А раз перестали пить, то и размышлять, а если они уже не размышляют, значит, они уже не люди. Раз они не люди, зачем им пить? И так далее.
А знаешь, почему я веду этот учет? Потому что меня постоянно преследует какой-то неопознанный страх, без лица, примет и паспортных данных. Страх, что этот порядок и гармония не вечны.
Какое уж там вечны, просто в любой момент... Что-то произойдет, случится самое ужасное и мне уже никогда не придется взяться за свой список и увидеть своих детей: я уже никогда не увижу утром детей, два пацана у меня, потому что произойдет нечто чудовищное, апокалиптическое, солнце сойдет на землю, блеск, удар и все провалится в тартарары. Все рухнет и накроет детей, у меня двое ребят, и они будут кричать и звать отца, меня будут звать, кого же им еще звать, но я буду беспомощен и не смогу их спасти, я ничего не смогу сделать для вас, мои мальчики, а значит, никогда вас больше не увижу, и вас, и все остальное... Я боюсь, поэтому по утрам провожу учет миру, спешу все проверить и поставить галочку у каждого объекта, а сердце у меня разрывается от страха - вдруг что-нибудь окажется не на месте?
Дети, собака, киоск, указатель, урна, бар. А на следующее утро все снова: дети, собака, киоск, указатель, урна, бр. Опять, и опять, и опять до скончания света.
Нo вот это случилось - кто-то сегодня утром убрал урну.

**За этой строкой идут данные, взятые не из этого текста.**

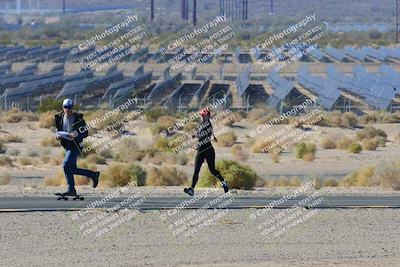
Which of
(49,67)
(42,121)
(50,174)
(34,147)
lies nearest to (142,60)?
(49,67)

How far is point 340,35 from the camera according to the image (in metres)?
132

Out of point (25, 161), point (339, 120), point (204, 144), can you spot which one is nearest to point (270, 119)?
point (339, 120)

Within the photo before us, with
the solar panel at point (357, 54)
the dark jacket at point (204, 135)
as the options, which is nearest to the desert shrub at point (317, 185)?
the dark jacket at point (204, 135)

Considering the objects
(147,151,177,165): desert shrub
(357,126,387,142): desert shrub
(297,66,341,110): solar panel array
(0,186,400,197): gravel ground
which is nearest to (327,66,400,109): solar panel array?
(297,66,341,110): solar panel array

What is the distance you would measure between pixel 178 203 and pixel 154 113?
27.1m

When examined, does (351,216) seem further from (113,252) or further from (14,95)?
(14,95)

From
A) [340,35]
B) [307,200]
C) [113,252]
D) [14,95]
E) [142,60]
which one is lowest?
[340,35]

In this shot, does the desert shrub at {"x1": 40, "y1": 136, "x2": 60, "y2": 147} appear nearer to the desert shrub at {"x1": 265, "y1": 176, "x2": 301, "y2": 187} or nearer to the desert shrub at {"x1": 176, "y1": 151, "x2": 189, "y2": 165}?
the desert shrub at {"x1": 176, "y1": 151, "x2": 189, "y2": 165}

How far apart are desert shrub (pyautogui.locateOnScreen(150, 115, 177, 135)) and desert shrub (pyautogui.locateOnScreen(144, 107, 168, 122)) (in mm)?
1077

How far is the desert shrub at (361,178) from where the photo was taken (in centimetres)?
2606

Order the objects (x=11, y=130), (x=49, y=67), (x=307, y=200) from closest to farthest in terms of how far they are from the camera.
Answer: (x=307, y=200) < (x=11, y=130) < (x=49, y=67)

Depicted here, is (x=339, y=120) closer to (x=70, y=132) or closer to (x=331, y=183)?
(x=331, y=183)

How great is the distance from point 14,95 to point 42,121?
8.22 metres

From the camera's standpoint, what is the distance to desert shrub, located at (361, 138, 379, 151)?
38.6 meters
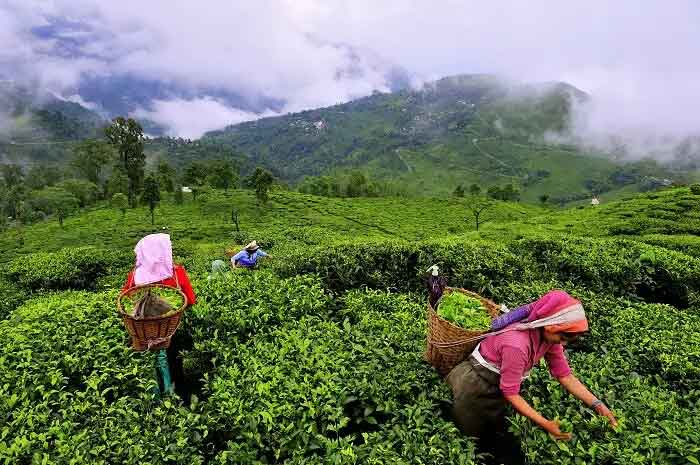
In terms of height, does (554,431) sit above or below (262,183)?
above

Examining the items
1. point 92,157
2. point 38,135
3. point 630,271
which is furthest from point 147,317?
point 38,135

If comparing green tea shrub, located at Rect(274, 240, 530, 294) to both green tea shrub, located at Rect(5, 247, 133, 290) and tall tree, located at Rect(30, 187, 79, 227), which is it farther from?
tall tree, located at Rect(30, 187, 79, 227)

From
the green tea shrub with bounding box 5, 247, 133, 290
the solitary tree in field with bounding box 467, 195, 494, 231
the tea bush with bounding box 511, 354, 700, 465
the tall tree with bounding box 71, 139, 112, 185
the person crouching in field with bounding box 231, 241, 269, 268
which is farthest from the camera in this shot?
the tall tree with bounding box 71, 139, 112, 185

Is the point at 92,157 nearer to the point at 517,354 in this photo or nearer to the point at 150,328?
the point at 150,328

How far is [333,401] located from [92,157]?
95168 mm

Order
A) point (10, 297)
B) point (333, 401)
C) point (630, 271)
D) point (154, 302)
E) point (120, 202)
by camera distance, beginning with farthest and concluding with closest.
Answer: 1. point (120, 202)
2. point (10, 297)
3. point (630, 271)
4. point (154, 302)
5. point (333, 401)

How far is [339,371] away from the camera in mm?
5078

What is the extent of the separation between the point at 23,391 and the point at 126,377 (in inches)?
39.5

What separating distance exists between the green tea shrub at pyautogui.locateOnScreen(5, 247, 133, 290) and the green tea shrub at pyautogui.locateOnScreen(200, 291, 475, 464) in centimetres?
1019

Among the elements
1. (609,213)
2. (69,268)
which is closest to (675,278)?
(69,268)

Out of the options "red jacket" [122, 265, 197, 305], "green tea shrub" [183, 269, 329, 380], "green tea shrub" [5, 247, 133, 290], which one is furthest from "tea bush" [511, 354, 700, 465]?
"green tea shrub" [5, 247, 133, 290]

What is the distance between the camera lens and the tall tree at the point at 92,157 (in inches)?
3292

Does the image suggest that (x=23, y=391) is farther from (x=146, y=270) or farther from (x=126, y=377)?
(x=146, y=270)

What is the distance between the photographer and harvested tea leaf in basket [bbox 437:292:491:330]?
5066 millimetres
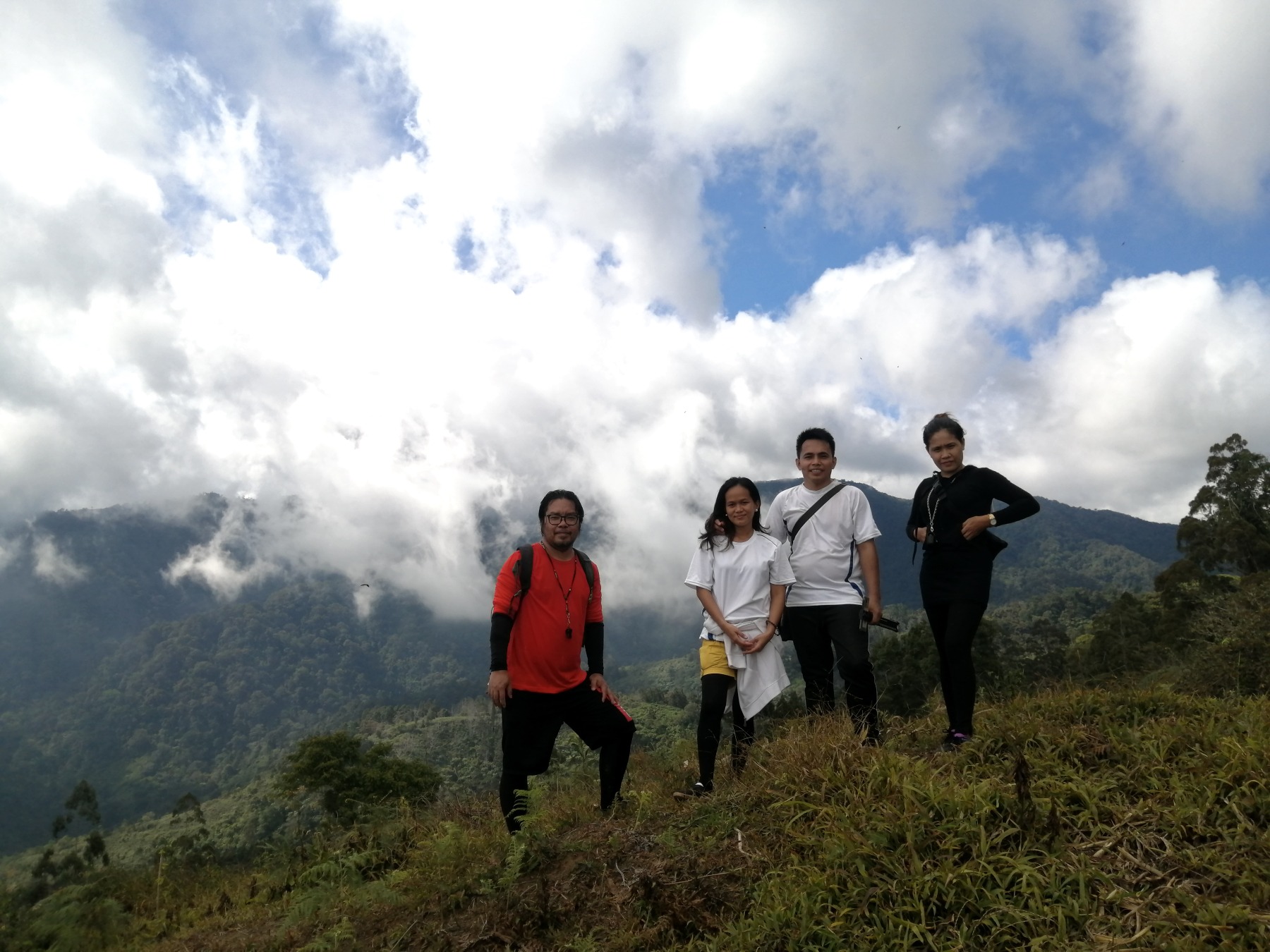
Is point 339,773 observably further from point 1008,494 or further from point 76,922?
point 1008,494

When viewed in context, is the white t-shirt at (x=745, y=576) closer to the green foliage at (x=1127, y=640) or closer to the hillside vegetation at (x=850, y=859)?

Я стал кричать и бить кулаками по витринам, люди Оборачивались и смотрели на меня с недоумением - сумасшедший! И не понимали того, что это конец, было тo, что было. Прости им господи, они не ведают, что творят. Где урна? - кричу. Сию минуту поставьте урну - место! Она нужна для сохранения целости мира! Я ходил к полицейскому, к коменданту метро, в муниципалитет. Верните урну, наивные вы люди! А они меня отфутболивают один к другому, потому что я, дескать, сумасшедший: какой же нормальный человек будет заниматься какой-то там урной? Идите домой, - говорят, - завтра мы все уладим. И не знают того, что никакого "завтра" уже не будет.
Потом я понял, в чем причина - они просто не знают, представляешь себе? Не знают, кто утащил урну.
Вот почему я тебе говорил о неопознанном страхе: приходит некто без имени и морды и уволакивает урну.
Среди бела дня. Догоняй его, если тебе заняться больше нечем. А этот наш мир так разбух, что стоит чемунибудь чуть-чуть сдвинуться, как...
Постепенно я пришел в себя. Сначала думал сбегать домой и в последний раз взглянуть на своих ребят, но какая польза? Только растревожу их. Раз урны нет и я ничего не могу поделать, есть ли смысл? Поэтому и пришел сюда. Поговорил со своим страхом, все ему объяснил и он меня понял. У моего страха нет лица, но есть разум. Он очень логичен и глубоко принципиален, я давно его знаю.
Потом я вошел, сел у окна и стал ждать.
К вечеру завыли сирены. Какой ужас, боже мой!
Все разбежались, стали сновать туда-сюда, как крысы, в жалких попытках скрыть свою гнусную физиономию, вонючую кучу костей, мяса и плазмы. Только я был спокоен, потому что знал - от этого не уйти. Это все равно найдет тебя повсюду, не сегодня, так завтра, как лейкемия, или спустя годы проявится в уродливых лицах твоих детей. Я интеллигентный человек и разбираюсь в таких вещах - от этого никуда не спрячешься.
Раздался вой самолетов и земля как будто задрожала от мощного гула реактивных сопел, стекла зазвенели, двери прогнулись, стараясь защитить неприкосновенность жилья. И тогда эти несчастные пали на колени, молитвенно воздев руки горе, к летящим крестам господним. И вдруг блеск, ослепительный блеск солнца, поцеловавшего землю. Меня ошеломил этот огненный фейерверк и ослепила волна света, но я знал, что это только начало, что через одну-две секунды грядет горячее цунами, что все рушит и испепеляет, сравнивая с горизонтом наши несчастные и жалкие доказательства разумности...
Сейчас я двумерный. Если бы кто-нибудь уцелел в этом мире, то назвал бы меня рисунком на стене. Рисунком, оставшемся после ядерного взрыва. Но нет никого, абсолютно никого. В десятках милей вокруг нет ни одной живой души, а я вот сижу и жду, когда же мне принесут рюмочку.